_Задания_:
1. Выведите без изменений участок отрывка о человеколюбии от слов «Фань-чи не понял.» до слов «Что это значит?» включительно.
2. Кого возвысил Тан, получив престол, согласно отрывку о человеколюбии?

_Текст для чтения_:
_____

Читаем Большая книга восточной мудрости полностью

На вопрос Фань-чи о человеколюбии (гуманности) Учитель ответил:

– Гуманность – это любовь к людям.

На вопрос, что такое знание, Учитель ответил:

– Это знание людей.

Фань-чи не понял.

Тогда Учитель пояснил:

– Возвышая людей честных и преграждая путь бесчестным, мы можем сделать бесчестных честными.

Фань-чи ушел и, встретив Цзы-ся, сказал:

– Недавно я был у Учителя и спросил его, в чем состоит знание. Он отвечал: «Возвышая людей честных и преграждая путь бесчестным, мы можем сделать бесчестных людей честными». Что это значит?

Цзы-ся отвечал:

– Прекрасное изречение! Шунь, получив царство, выбирал из всех и возвысил Гао-яо; вследствие этого те, кто не был человеколюбивым, удалились. Тан, получив престол, выбирая из всех, возвысил И-иня, и все, кто не был человеколюбивым, также удалились.


Учитель сказал:

– Если бы появился государь, проникнутый чувством законности, то по истечении века (поколения) воцарилось бы человеколюбие.


На вопрос Фань-чи о человеколюбии Учитель ответил:

– Будь скромен в частной жизни, управляй делами с благоговейным вниманием, будь искренен к людям. И даже если отправляешься к варварам – и там не забывай этих принципов.


Учитель сказал:

– Если человек тверд, решителен, прост и не бросает слов на ветер, то он близок к человеколюбию.


Сянь спросил:

– Что постыдно?

Учитель ответил:

– Думать только о жалованье, когда в государстве царит порядок, и думать о том же, когда в нем нет порядка, – это постыдно.

_____

_Фрагмент набора данных_:
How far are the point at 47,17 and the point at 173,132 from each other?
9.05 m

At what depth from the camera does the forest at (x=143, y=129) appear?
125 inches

_____

_Полные ответы_:
1.
Фань-чи не понял.

Тогда Учитель пояснил:

– Возвышая людей честных и преграждая путь бесчестным, мы можем сделать бесчестных честными.

Фань-чи ушел и, встретив Цзы-ся, сказал:

– Недавно я был у Учителя и спросил его, в чем состоит знание. Он отвечал: «Возвышая людей честных и преграждая путь бесчестным, мы можем сделать бесчестных людей честными». Что это значит?

2. Тан возвысил И-иня.